# ABOUT THIS EXERCISE
From the line that includes "Frenchtown,NJ real estate" to the last line of the data, quote each line precisely; both boundary lines belong in the answer.

-- -- --

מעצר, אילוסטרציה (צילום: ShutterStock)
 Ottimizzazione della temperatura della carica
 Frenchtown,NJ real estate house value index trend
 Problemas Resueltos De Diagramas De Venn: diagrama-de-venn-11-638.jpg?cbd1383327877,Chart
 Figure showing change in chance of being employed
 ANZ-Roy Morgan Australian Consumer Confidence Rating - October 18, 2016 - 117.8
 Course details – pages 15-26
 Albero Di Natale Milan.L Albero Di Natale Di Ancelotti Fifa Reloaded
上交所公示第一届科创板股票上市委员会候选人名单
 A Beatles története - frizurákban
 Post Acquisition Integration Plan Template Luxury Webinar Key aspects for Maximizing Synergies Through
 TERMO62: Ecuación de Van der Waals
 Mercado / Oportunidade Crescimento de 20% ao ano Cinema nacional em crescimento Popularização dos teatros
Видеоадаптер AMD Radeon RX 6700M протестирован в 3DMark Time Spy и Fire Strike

-- -- --

# RESULT
 Frenchtown,NJ real estate house value index trend
 Problemas Resueltos De Diagramas De Venn: diagrama-de-venn-11-638.jpg?cbd1383327877,Chart
 Figure showing change in chance of being employed
 ANZ-Roy Morgan Australian Consumer Confidence Rating - October 18, 2016 - 117.8
 Course details – pages 15-26
 Albero Di Natale Milan.L Albero Di Natale Di Ancelotti Fifa Reloaded
上交所公示第一届科创板股票上市委员会候选人名单
 A Beatles története - frizurákban
 Post Acquisition Integration Plan Template Luxury Webinar Key aspects for Maximizing Synergies Through
 TERMO62: Ecuación de Van der Waals
 Mercado / Oportunidade Crescimento de 20% ao ano Cinema nacional em crescimento Popularização dos teatros
Видеоадаптер AMD Radeon RX 6700M протестирован в 3DMark Time Spy и Fire Strike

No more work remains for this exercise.